◆ **Problem details**
Reproduce the bioeconomic asymmetries passage below, everything from "Sixth asymmetry: All living" down to "stole his food.", substituting "sunlight" for "solar energy".

◆ **Extract to read**
------------------------------------------------------------

The following asymmetries compose the framework of bioeconomic issues that confront humanity:

First asymmetry: The terrestrial part of this dot is a stock, whereas the solar part can be considered as a flow. We can overexploit the earth’s resources but in no case will we be able to encroach on the solar radiations received by our descendants.

Second asymmetry: In view of this first asymmetry and the fact that it is impossible to transform energy into matter, the most critical point for humanity from a bioeconomic point of view, is the availability and exploitation of raw materials found in the earth’s crust, whether it be coal or iron. The flow of energy from the sun will carry-on warming up the earth and forests will continue to produce wood long after the disappearance of humanity.

Third asymmetry: The amount of energy received from solar radiation is infinitely superior to the stocks of free energy available here on Earth. The total reserves of fossil fuels only represent around two weeks of the solar radiation received by the planet.[7]

Fourth asymmetry: The solar energy received by the Earth is highly dispersed and its industrial exploitation thus presents immense disadvantages compared to the extremely concentrated energies already available on the planet. Using direct solar energy would equate to using the kinetic energy released by each raindrop before it hits the ground. Sadly, sunlight does not produce rivers or lakes, which would significantly facilitate its exploitation by collecting it like hydraulic power.[8]

Fifth asymmetry: The exploitation of solar energy is exempted from pollution: the radiation, whether it is used or not by humans, will undoubtedly finish its journey under the form of heat, therefore contributing to the thermodynamic balance of the planet. The exploitation of all other forms of energy will inevitably produce relentless and damaging pollution.

Sixth asymmetry: All living beings on the planet will ultimately depend on solar energy for their survival. The competition for this energy is much more ferocious in nature. Man is no exception to this rule and has known how to ruthlessly exploit larger amounts of energy thanks to his exosomatic utensils. Riffles for example, have allowed him to exterminate wolfs that used to stole his food.

Reconverting the economy into energy

            The whole problem surrounding bioeconomics arises from the settlement we must carry out between two distinct sources of low entropy. The first, terrestrial, polluting and rare but highly concentrated and easily accessible, comes from the innards of the earth. The second, almost unlimited[9] and non-polluting but dispersed and not easily exploitable, comes straight from the sun.

------------------------------------------------------------

◆ **Given information**
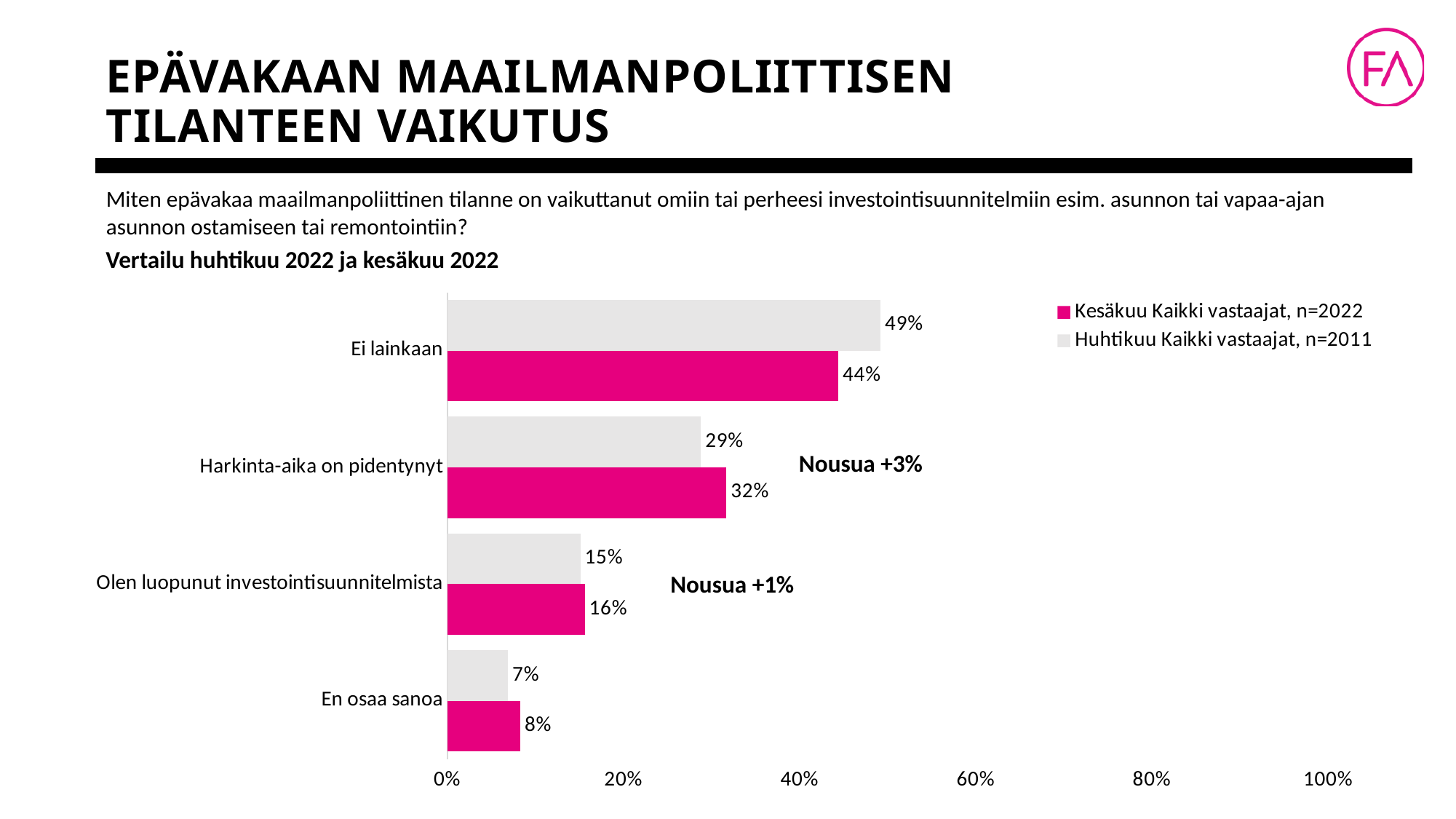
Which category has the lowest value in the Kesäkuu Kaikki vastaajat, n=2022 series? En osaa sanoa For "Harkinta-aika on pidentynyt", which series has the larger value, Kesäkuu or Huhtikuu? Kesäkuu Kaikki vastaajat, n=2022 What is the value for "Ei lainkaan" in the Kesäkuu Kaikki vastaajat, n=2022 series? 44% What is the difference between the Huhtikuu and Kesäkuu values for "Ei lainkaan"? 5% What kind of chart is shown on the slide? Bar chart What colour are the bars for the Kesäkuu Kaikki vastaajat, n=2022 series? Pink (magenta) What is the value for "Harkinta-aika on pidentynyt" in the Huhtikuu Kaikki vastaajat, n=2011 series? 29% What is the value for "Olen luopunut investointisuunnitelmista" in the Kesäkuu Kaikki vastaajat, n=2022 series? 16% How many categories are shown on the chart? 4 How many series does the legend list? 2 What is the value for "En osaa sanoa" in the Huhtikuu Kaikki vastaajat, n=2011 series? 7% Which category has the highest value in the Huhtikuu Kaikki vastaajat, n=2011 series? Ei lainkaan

------------------------------------------------------------

◆ **Response below**
Sixth asymmetry: All living beings on the planet will ultimately depend on sunlight for their survival. The competition for this energy is much more ferocious in nature. Man is no exception to this rule and has known how to ruthlessly exploit larger amounts of energy thanks to his exosomatic utensils. Riffles for example, have allowed him to exterminate wolfs that used to stole his food.